Search code examples
rgtsummary

Is there a way to create a tbl_strata using a svydesign object and tbl_svysummary?


I'm trying to create a stratified table using a categorial variable ("DOMINIO") in the argument "strata" and another categorical ("P601A") in the argument "by", then I use three numerical variables ("I601B2", "I601D2" and "I601Z2") in argument "include". I want to use a svydesign object since I want the output to be weighted. Nontheless, it just won't work and I'm not really sure why.

#Reading the data
load(url("https://github.com/cesarpoggi/PRUEBA/blob/main/PRUEBA_STACKOVERFLOW.rda?raw=true"))

#Setting the survey object
dessin2<- svydesign(id = ~1, 
                  data = PANxFAM,
                  weight = ~FACTOR07)

#Creating stratified table
tbl <- dessin2 %>% tbl_strata(
strata = DOMINIO,
.tbl_fun = ~ .x %>% tbl_svysummary(
    by = P601A,
    include = c(I601B2, I601D2, I601Z2)))

For some reason it just won't work. I know there's something wrong. I'd be very thankful if someone could tell me what's it and provide a solution.

PD: When I use the tbl_svysummary alone (as in below) it totally works. But I need to do an stratified table with the variable DOMINIO :(

tbl1 = tbl_svysummary(data= dessin2, by= P601A, 
           include = c(I601B2, I601D2, I601Z2), 
           statistic = list(all_continuous() ~ "{mean} ({sd})"), 
           digits = list(all_continuous() ~ c(2, 2)))
tbl1

Solution

  • It looks like the issue is that some combinations of DOMINO and P601A have too few observations to calculate the summary statistics. In the example below, I removed groups with too few observations and it runs without error.

    library(gtsummary)
    library(survey)
    packageVersion("gtsummary")
    #> [1] '1.6.2.9001'
    
    #Reading the data
    load(url("https://github.com/cesarpoggi/PRUEBA/blob/main/PRUEBA_STACKOVERFLOW.rda?raw=true"))
    
    df <- 
      PANxFAM[, c("I601B2", "P601A", "DOMINIO", "FACTOR07")] |> 
      tibble::as_tibble() %>% 
      dplyr::group_by(DOMINIO, P601A) |> 
      dplyr::filter(dplyr::n() > 5) |>  # remove groups with too few obs
      dplyr::ungroup()
    
    
    #Setting the survey object
    dessin2<- svydesign(id = ~1, 
                        data = df,
                        weight = ~FACTOR07)
    
    #Creating stratified table
    tbl <- 
      dessin2 %>% 
      tbl_strata(
        strata = DOMINIO,
        .tbl_fun = 
          ~ .x %>% 
          tbl_svysummary(
            by = P601A,
            include = c(I601B2)
          )
      )
    

    Created on 2022-10-24 with reprex v2.0.2

----

* Description of the task: Print the part of the gtsummary thread starting with "PD: When I use" and going on through "library(survey)", copied word for word.

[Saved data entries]
----

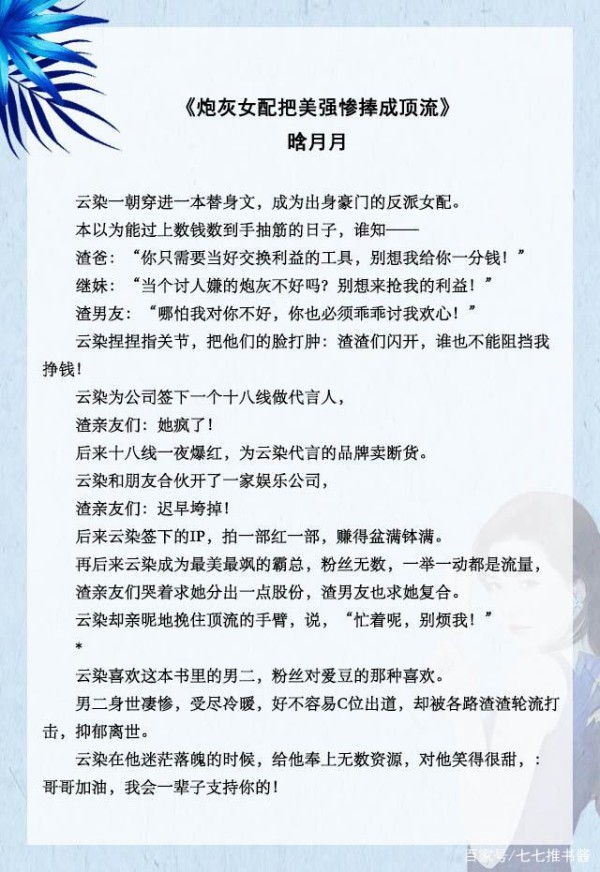 《炮灰女配把美强惨捧成顶流》
晗月月

云染一朝穿进一本替身文，成为出身豪门的反派女配。

本以为能过上数钱数到手抽筋的日子，谁知——

渣爸：“你只需要当好交换利益的工具，别想我给你一分钱！”

继妹：“当个讨人嫌的炮灰不好吗？别想来抢我的利益！”

渣男友：“哪怕我对你不好，你也必须乖乖讨我欢心！”

云染捏捏指关节，把他们的脸打肿：渣渣们闪开，谁也不能阻挡我挣钱！

云染为公司签下一个十八线做代言人，

渣亲友们：她疯了！

后来十八线一夜爆红，为云染代言的品牌卖断货。

云染和朋友合伙开了一家娱乐公司，

渣亲友们：迟早垮掉！

后来云染签下的IP，拍一部红一部，赚得盆满钵满。

再后来云染成为最美最飒的霸总，粉丝无数，一举一动都是流量，

渣亲友们哭着求她分出一点股份，渣男友也求她复合。

云染却亲昵地挽住顶流的手臂，说，“忙着呢，别烦我！”

*

云染喜欢这本书里的男二，粉丝对爱豆的那种喜欢。

男二身世凄惨，受尽冷暖，好不容易C位出道，却被各路渣渣轮流打击，抑郁离世。

云染在他迷茫落魄的时候，给他奉上无数资源，对他笑得很甜，：哥哥加油，我会一辈子支持你的！

百家号/七七推书酱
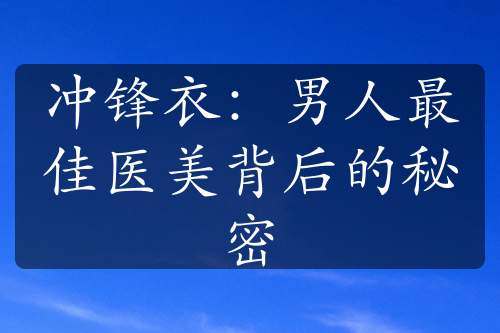 冲锋衣：男人最佳医美背后的秘密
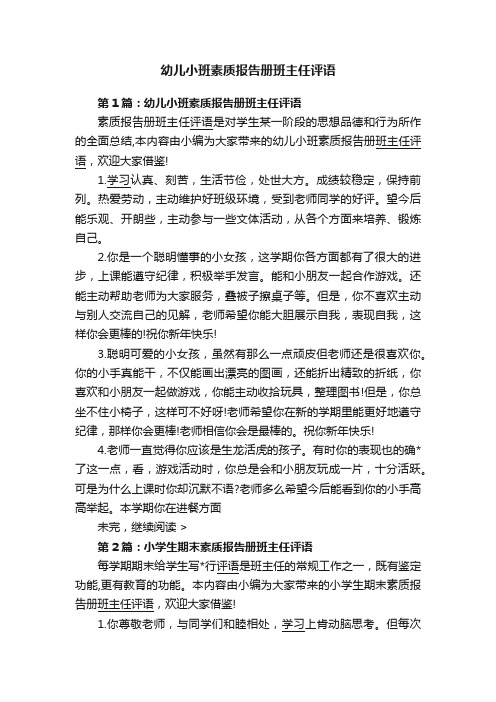 幼儿小班素质报告册班主任评语

第1篇：幼儿小班素质报告册班主任评语

素质报告册班主任评语是对学生某一阶段的思想品德和行为所作的全面总结,本内容由小编为大家带来的幼儿小班素质报告册班主任评语，欢迎大家借鉴!

1.学习认真、刻苦，生活节俭，处世大方。成绩较稳定，保持前列。热爱劳动，主动维护好班级环境，受到老师同学的好评。望今后能乐观、开朗些，主动参与一些文体活动，从各个方面来培养、锻炼自己。

2.你是一个聪明懂事的小女孩，这学期你各方面都有了很大的进步，上课能遵守纪律，积极举手发言。能和小朋友一起合作游戏。还能主动帮助老师为大家服务，叠被子擦桌子等。但是，你不喜欢主动与别人交流自己的见解，老师希望你能大胆展示自我，表现自我，这样你会更棒的!祝你新年快乐!

3.聪明可爱的小女孩，虽然有那么一点顽皮但老师还是很喜欢你。你的小手真能干，不仅能画出漂亮的图画，还能折出精致的折纸，你喜欢和小朋友一起做游戏，你能主动收拾玩具，整理图书!但是，你总坐不住小椅子，这样可不好呀!老师希望你在新的学期里能更好地遵守纪律，那样你会更棒!老师相信你会是最棒的。祝你新年快乐!

4.老师一直觉得你应该是生龙活虎的孩子。有时你的表现也的确*了这一点，看，游戏活动时，你总是会和小朋友玩成一片，十分活跃。可是为什么上课时你却沉默不语?老师多么希望今后能看到你的小手高高举起。本学期你在进餐方面

未完，继续阅读 >

第2篇：小学生期末素质报告册班主任评语

每学期期末给学生写*行评语是班主任的常规工作之一，既有鉴定功能,更有教育的功能。本内容由小编为大家带来的小学生期末素质报告册班主任评语，欢迎大家借鉴!

1.你尊敬老师，与同学们和睦相处，学习上肯动脑思考。但每次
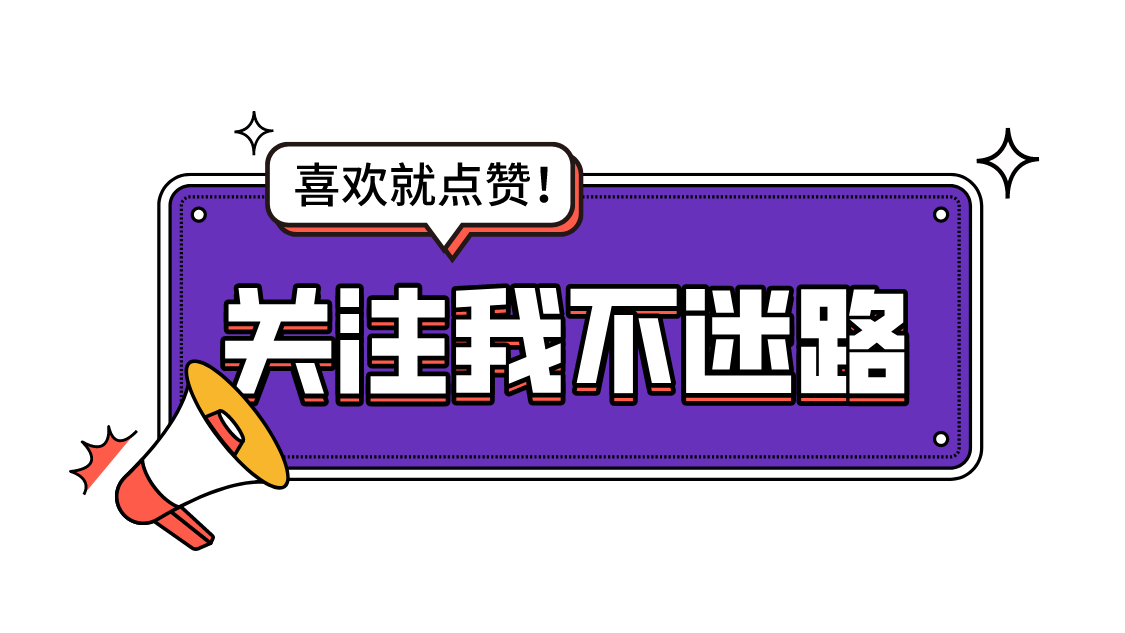 喜欢就点赞!

关注我不迷路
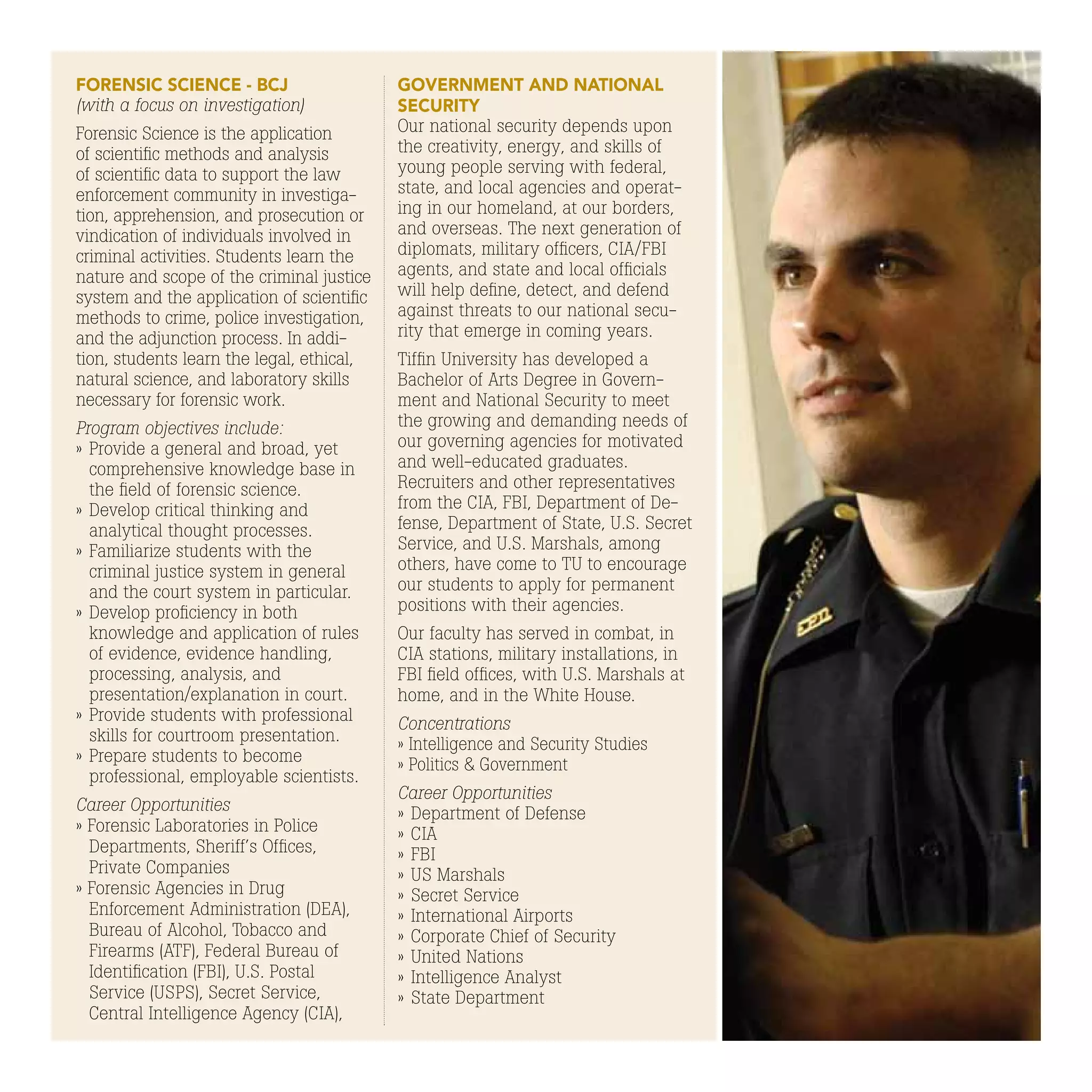 FORENSIC SCIENCE - BCJ
(with a focus on investigation)

Forensic Science is the application of scientific methods and analysis of scientific data to support the law enforcement community in investigation, apprehension, and prosecution or vindication of individuals involved in criminal activities. Students learn the nature and scope of the criminal justice system and the application of scientific methods to crime, police investigation, and the adjunction process. In addition, students learn the legal, ethical, natural science, and laboratory skills necessary for forensic work.

Program objectives include:
» Provide a general and broad, yet comprehensive knowledge base in the field of forensic science.
» Develop critical thinking and analytical thought processes.
» Familiarize students with the criminal justice system in general and the court system in particular.
» Develop proficiency in both knowledge and application of rules of evidence, evidence handling, processing, analysis, and presentation/explanation in court.
» Provide students with professional skills for courtroom presentation.
» Prepare students to become professional, employable scientists.

Career Opportunities
» Forensic Laboratories in Police Departments, Sheriff's Offices, Private Companies
» Forensic Agencies in Drug Enforcement Administration (DEA), Bureau of Alcohol, Tobacco and Firearms (ATF), Federal Bureau of Identification (FBI), U.S. Postal Service (USPS), Secret Service, Central Intelligence Agency (CIA),

GOVERNMENT AND NATIONAL SECURITY
Our national security depends upon the creativity, energy, and skills of young people serving with federal, state, and local agencies and operating in our homeland, at our borders, and overseas. The next generation of diplomats, military officers, CIA/FBI agents, and state and local officials will help define, detect, and defend against threats to our national security that emerge in coming years.

Tiffin University has developed a Bachelor of Arts Degree in Government and National Security to meet the growing and demanding needs of our governing agencies for motivated and well-educated graduates. Recruiters and other representatives from the CIA, FBI, Department of Defense, Department of State, U.S. Secret Service, and U.S. Marshals, among others, have come to TU to encourage our students to apply for permanent positions with their agencies.

Our faculty has served in combat, in CIA stations, military installations, in FBI field offices, with U.S. Marshals at home, and in the White House.

Concentrations
» Intelligence and Security Studies
» Politics & Government

Career Opportunities
» Department of Defense
» CIA
» FBI
» US Marshals
» Secret Service
» International Airports
» Corporate Chief of Security
» United Nations
» Intelligence Analyst
» State Department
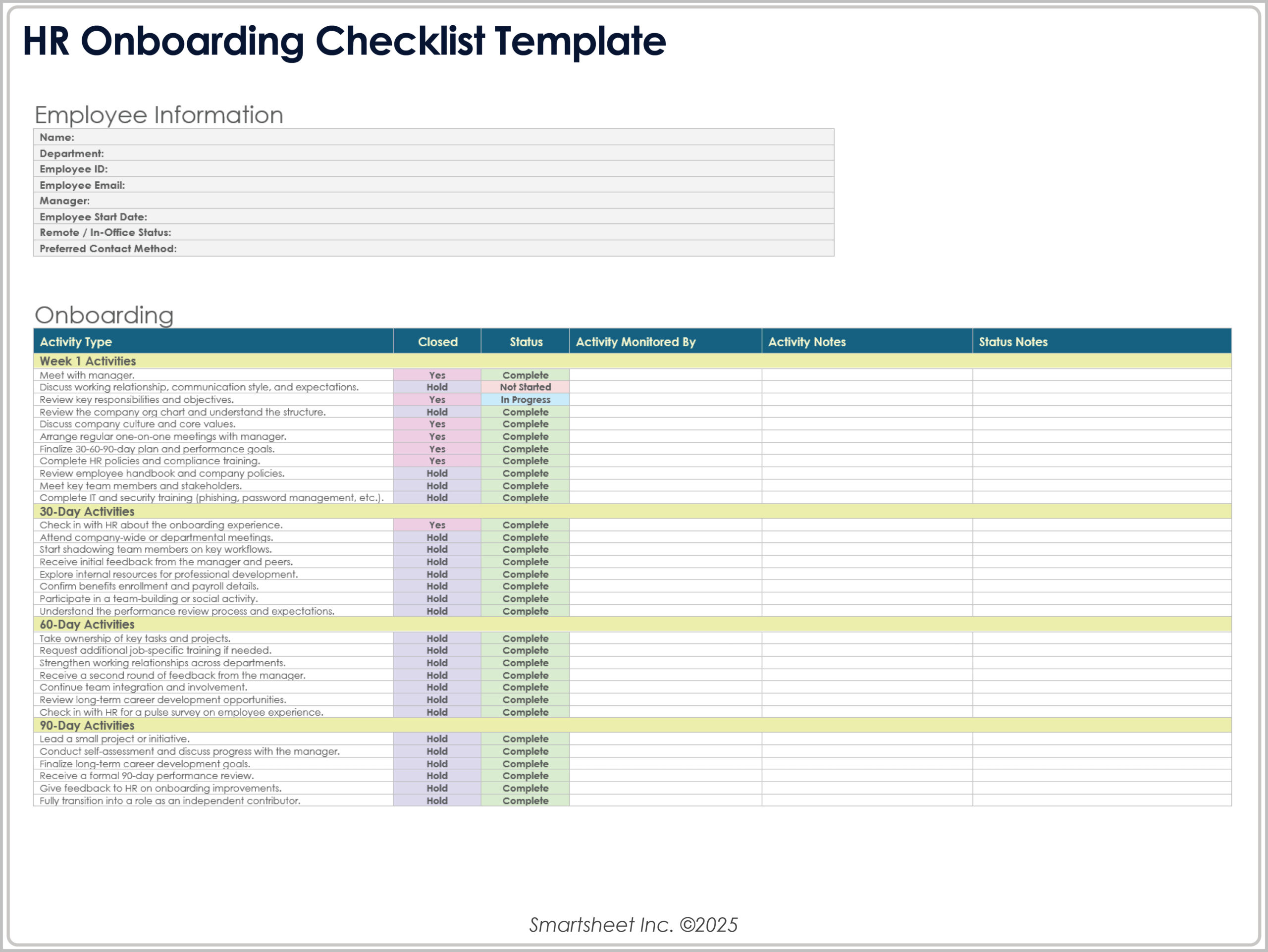 HR Onboarding Checklist Template

Employee Information

| Name: |
|---|
| Department: |
| Employee ID: |
| Employee Email: |
| Manager: |
| Employee Start Date: |
| Remote / In-Office Status: |
| Preferred Contact Method: |

Onboarding

| Activity Type | Closed | Status | Activity Monitored By | Activity Notes | Status Notes |
|---|---|---|---|---|---|
| Week 1 Activities | | | | | |
| Meet with manager. | Yes | Complete | | | |
| Discuss working relationship, communication style, and expectations. | Hold | Not Started | | | |
| Review key responsibilities and objectives. | Yes | In Progress | | | |
| Review the company org chart and understand the structure. | Hold | Complete | | | |
| Discuss company culture and core values. | Yes | Complete | | | |
| Arrange regular one-on-one meetings with manager. | Yes | Complete | | | |
| Finalize 30-60-90-day plan and performance goals. | Yes | Complete | | | |
| Complete HR policies and compliance training. | Yes | Complete | | | |
| Review employee handbook and company policies. | Hold | Complete | | | |
| Meet key team members and stakeholders. | Hold | Complete | | | |
| Complete IT and security training (phishing, password management, etc.). | Hold | Complete | | | |
| 30-Day Activities | | | | | |
| Check in with HR about the onboarding experience. | Yes | Complete | | | |
| Attend company-wide or departmental meetings. | Hold | Complete | | | |
| Start shadowing team members on key workflows. | Hold | Complete | | | |
| Receive initial feedback from the manager and peers. | Hold | Complete | | | |
| Explore internal resources for professional development. | Hold | Complete | | | |
| Confirm benefits enrollment and payroll details. | Hold | Complete | | | |
| Participate in a team-building or social activity. | Hold | Complete | | | |
| Understand the performance review process and expectations. | Hold | Complete | | | |
| 60-Day Activities | | | | | |
| Take ownership of key tasks and projects. | Hold | Complete | | | |
| Request additional job-specific training if needed. | Hold | Complete | | | |
| Strengthen working relationships across departments. | Hold | Complete | | | |
| Receive a second round of feedback from the manager. | Hold | Complete | | | |
| Continue team integration and involvement. | Hold | Complete | | | |
| Review long-term career development opportunities. | Hold | Complete | | | |
| Check in with HR for a pulse survey on employee experience. | Hold | Complete | | | |
| 90-Day Activities | | | | | |
| Lead a small project or initiative. | Hold | Complete | | | |
| Conduct self-assessment and discuss progress with the manager. | Hold | Complete | | | |
| Finalize long-term career development goals. | Hold | Complete | | | |
| Receive a formal 90-day performance review. | Hold | Complete | | | |
| Give feedback to HR on onboarding improvements. | Hold | Complete | | | |
| Fully transition into a role as an independent contributor. | Hold | Complete | | | |

Smartsheet Inc. ©2025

----

* Task solution:
PD: When I use the tbl_svysummary alone (as in below) it totally works. But I need to do an stratified table with the variable DOMINIO :(

tbl1 = tbl_svysummary(data= dessin2, by= P601A, 
           include = c(I601B2, I601D2, I601Z2), 
           statistic = list(all_continuous() ~ "{mean} ({sd})"), 
           digits = list(all_continuous() ~ c(2, 2)))
tbl1

Solution

  • It looks like the issue is that some combinations of DOMINO and P601A have too few observations to calculate the summary statistics. In the example below, I removed groups with too few observations and it runs without error.

    library(gtsummary)
    library(survey)